* [Task to complete] Edit the lines starting at the one that contains "this 618×349 image." and ending after the one that contains "wrecked white car [66, 78, 560, 308]", replacing "damaged or defective" with "broken or faulty" and leaving everything else unchanged.

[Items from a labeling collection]
______________________________

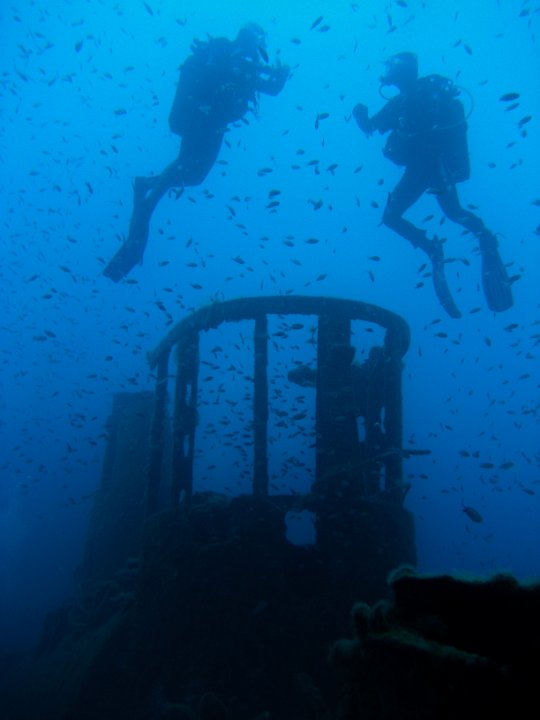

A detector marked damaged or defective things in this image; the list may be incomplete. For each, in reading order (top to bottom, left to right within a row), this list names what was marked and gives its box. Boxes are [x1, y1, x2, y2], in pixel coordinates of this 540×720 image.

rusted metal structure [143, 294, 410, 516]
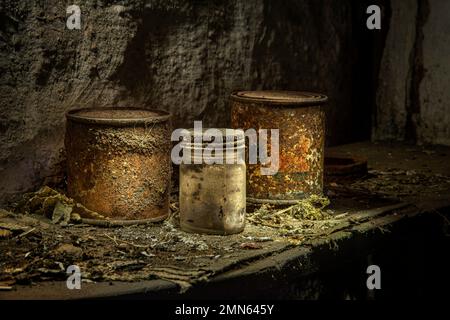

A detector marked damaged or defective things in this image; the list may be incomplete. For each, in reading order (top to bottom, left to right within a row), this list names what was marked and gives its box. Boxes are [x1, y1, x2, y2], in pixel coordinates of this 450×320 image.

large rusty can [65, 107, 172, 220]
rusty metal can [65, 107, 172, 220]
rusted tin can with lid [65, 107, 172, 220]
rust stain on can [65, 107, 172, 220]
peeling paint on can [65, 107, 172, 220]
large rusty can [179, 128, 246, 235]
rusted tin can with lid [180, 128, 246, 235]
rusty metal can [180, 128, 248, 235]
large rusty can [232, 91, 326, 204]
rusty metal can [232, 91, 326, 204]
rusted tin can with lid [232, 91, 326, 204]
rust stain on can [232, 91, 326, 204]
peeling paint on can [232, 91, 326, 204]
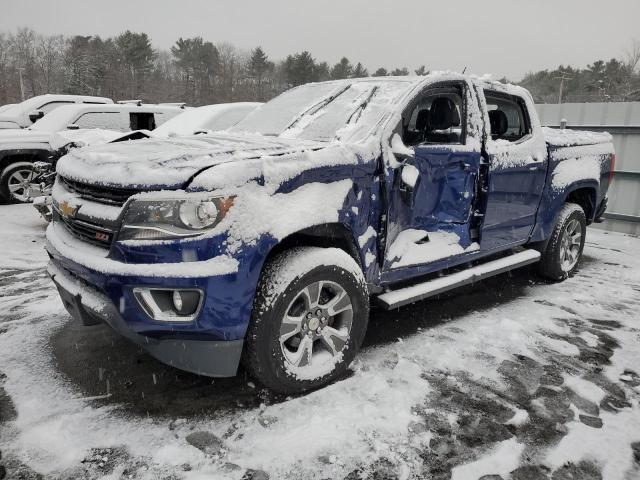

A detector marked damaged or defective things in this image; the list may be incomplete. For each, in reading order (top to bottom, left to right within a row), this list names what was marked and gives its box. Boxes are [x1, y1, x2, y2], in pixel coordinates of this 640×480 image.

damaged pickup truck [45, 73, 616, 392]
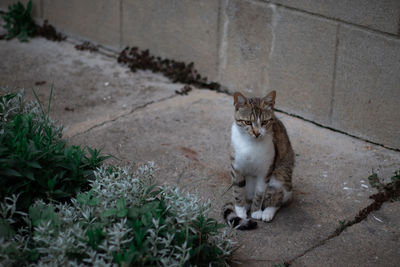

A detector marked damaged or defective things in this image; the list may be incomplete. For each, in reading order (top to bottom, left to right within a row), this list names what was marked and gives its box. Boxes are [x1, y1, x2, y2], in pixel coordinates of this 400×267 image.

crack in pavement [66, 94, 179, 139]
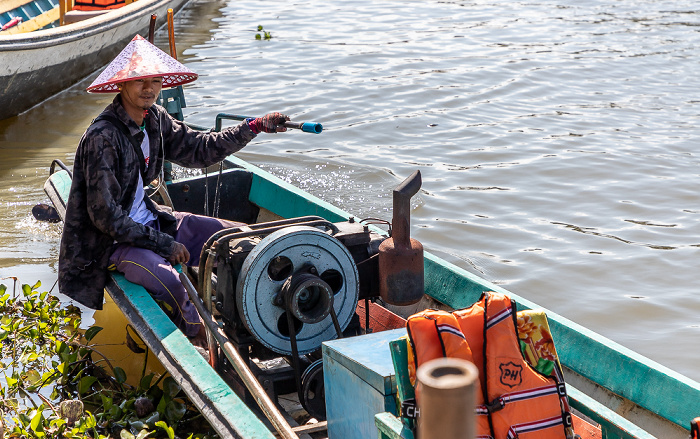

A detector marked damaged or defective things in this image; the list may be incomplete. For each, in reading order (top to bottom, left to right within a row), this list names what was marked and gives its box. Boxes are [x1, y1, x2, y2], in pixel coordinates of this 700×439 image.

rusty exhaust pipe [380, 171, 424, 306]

______________________________

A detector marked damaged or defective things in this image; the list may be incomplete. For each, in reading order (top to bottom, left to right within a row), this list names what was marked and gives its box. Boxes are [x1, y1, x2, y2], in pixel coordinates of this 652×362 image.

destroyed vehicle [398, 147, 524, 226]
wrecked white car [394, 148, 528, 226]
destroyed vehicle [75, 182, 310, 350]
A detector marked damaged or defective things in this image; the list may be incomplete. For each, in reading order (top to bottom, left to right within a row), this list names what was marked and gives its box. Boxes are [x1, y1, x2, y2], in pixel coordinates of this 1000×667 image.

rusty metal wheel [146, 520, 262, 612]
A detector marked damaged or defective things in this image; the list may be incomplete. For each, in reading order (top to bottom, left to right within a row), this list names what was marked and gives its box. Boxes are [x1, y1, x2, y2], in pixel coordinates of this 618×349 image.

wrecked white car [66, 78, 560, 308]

______________________________

* [Written response]
A detector marked broken or faulty things in this image; the list may be incomplete. For each, in reading order (top to bottom, left to right within a row), this list names what was marked and gives its box. Boxes are [x1, y1, x2, y2], in pixel coordinates of this 618×349 image.

wrecked white car [66, 78, 560, 308]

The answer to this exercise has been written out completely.